Migration: Logistics and FAQ

Additional information on the migration to workflows, data rows tab, and batch-based queuing.

Over the past few months, we’ve released workflows on a rolling basis.

With this feature, you can create a highly customizable, step-by-step review pipeline to further drive efficiency and automation in your review process. With the arrival of workflows, all new projects are now automatically configured with batch-based queueing, the Data Rows tab, and workflows.

Given this new paradigm, Labelbox will be sunsetting dataset-based queueing, the Labels tab, and the Review step in favor of this new way to queue and review your data rows.


Migration details

When will the migration of my old/existing projects take place?

The migration will take place on a rolling basis starting March 12th.

You will receive an email specifying your migration date. We will be sending out expected migration dates on Monday before the weekend your migration takes place – please check your email to see when your migration will take place.

What will happen to my old or existing projects?

Old or existing projects that were created before the launch of workflows still contain dataset-based queueing, the Labels tab, and the Review step.

Labelbox will automatically be migrating your old/existing projects to the new paradigm (batch-based queuing, Data Rows tab, and workflows). This will happen on Labelbox’s backend. No action is required on your end.

We will preserve all data rows, along with the associated labels and reviews (thumbs up/down) in the migrated projects. You will be able to query the review data in these projects and take actions required, if any, in the Workflow paradigm at your discretion, including moving data rows to the appropriate workflow task. Keep reading below for further details.

WHAT TO DO -
A) In the Labelbox migration FAQ, on what date does the rolling migration of existing projects start?
B) Pick up the Labelbox migration FAQ right after its final sentence and keep writing it.

DATA PROVIDED -
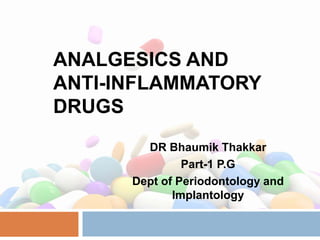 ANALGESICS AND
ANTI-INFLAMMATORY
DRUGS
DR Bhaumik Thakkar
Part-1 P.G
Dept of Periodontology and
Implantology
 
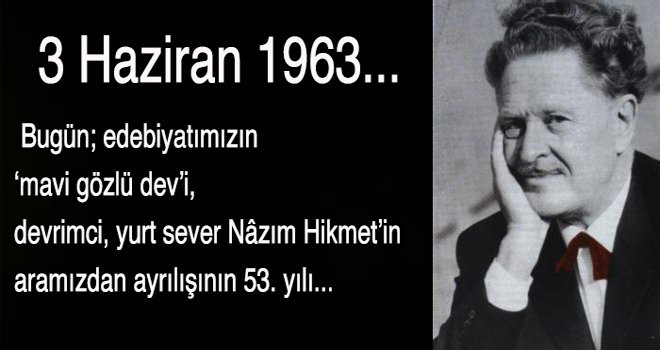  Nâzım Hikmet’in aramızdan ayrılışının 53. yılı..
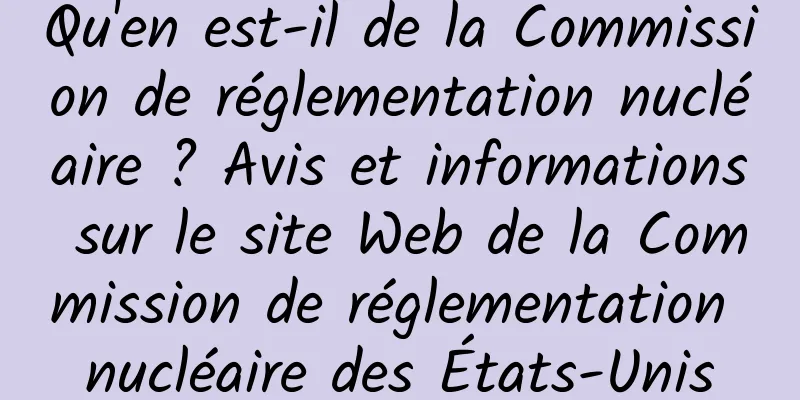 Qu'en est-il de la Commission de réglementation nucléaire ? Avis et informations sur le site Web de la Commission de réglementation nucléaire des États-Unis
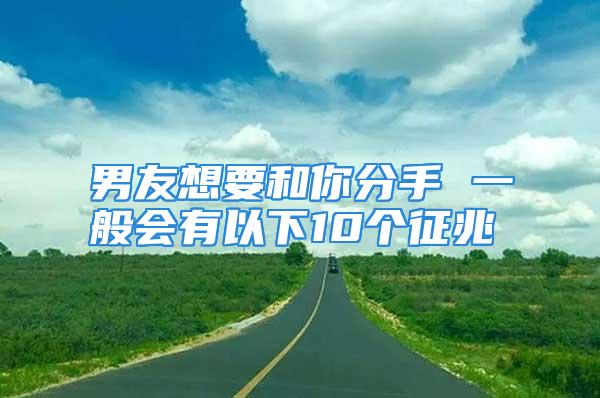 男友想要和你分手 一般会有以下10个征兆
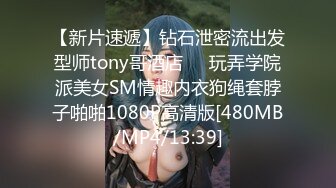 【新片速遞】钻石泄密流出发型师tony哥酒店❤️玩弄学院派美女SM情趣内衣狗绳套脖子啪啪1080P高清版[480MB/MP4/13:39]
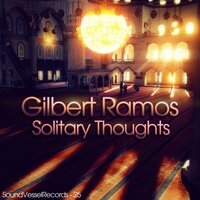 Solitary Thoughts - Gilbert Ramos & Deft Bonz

SOLVED TASKS -
A) March 12th.

B)
Which projects will be migrated?

All projects that have a ‘legacy’ tag will automatically be migrated to the new paradigm. Old/existing projects on your projects page (those that still use dataset-based queueing, the Labels tab, and the Review step) can be distinguished by a Legacy tag on the projects page.

You can also use the Tags filter at the top of the Annotate page to see only projects that have the legacy tag on them.

Projects without a Legacy tag are already using the new paradigm and do not need to be migrated.

What will happen during the migration?

To minimize disruptions in your workflow, migrations are scheduled on the weekend. The migration will be automatic, meaning there is no action required on your end.

The migration will take approximately a few hours. During the migration, you will be temporarily unable to use the Labelbox app and SDK. If you attempt to log in during the migration window, you’ll be met with the following message.

After the migration is complete, you will receive a follow-up email notifying you that your legacy projects have been successfully migrated and you can log in as normal.

Will all of my projects be migrated?

No, only the projects that were created in the legacy paradigm of dataset-based queueing and the Labels tab for project management will be migrated over to the new paradigm that uses batch-based queueing for queueing data, the Data Rows tab for project management, and workflows for data quality and review.

Will I be able to use Labelbox while the migration is occurring?

No. At the time of migration, all users will be automatically logged out of the platform. To minimize any disruption, we are notifying you earlier and only doing the migration on weekends. However, please reach out to our support team if you have any questions/concerns about the dates proposed to your organization.

What if I have questions about the migration?

Please reach out to our customer support team and keep the subject-specific to migration to help us triage the issues as soon as possible.

How will I know when the migration is complete?

The Labelbox team will notify you once the migration has been completed. In the UI, you will also notice that all legacy projects that have now been migrated will carry a migrated tag instead of the legacy tag on the Annotate page.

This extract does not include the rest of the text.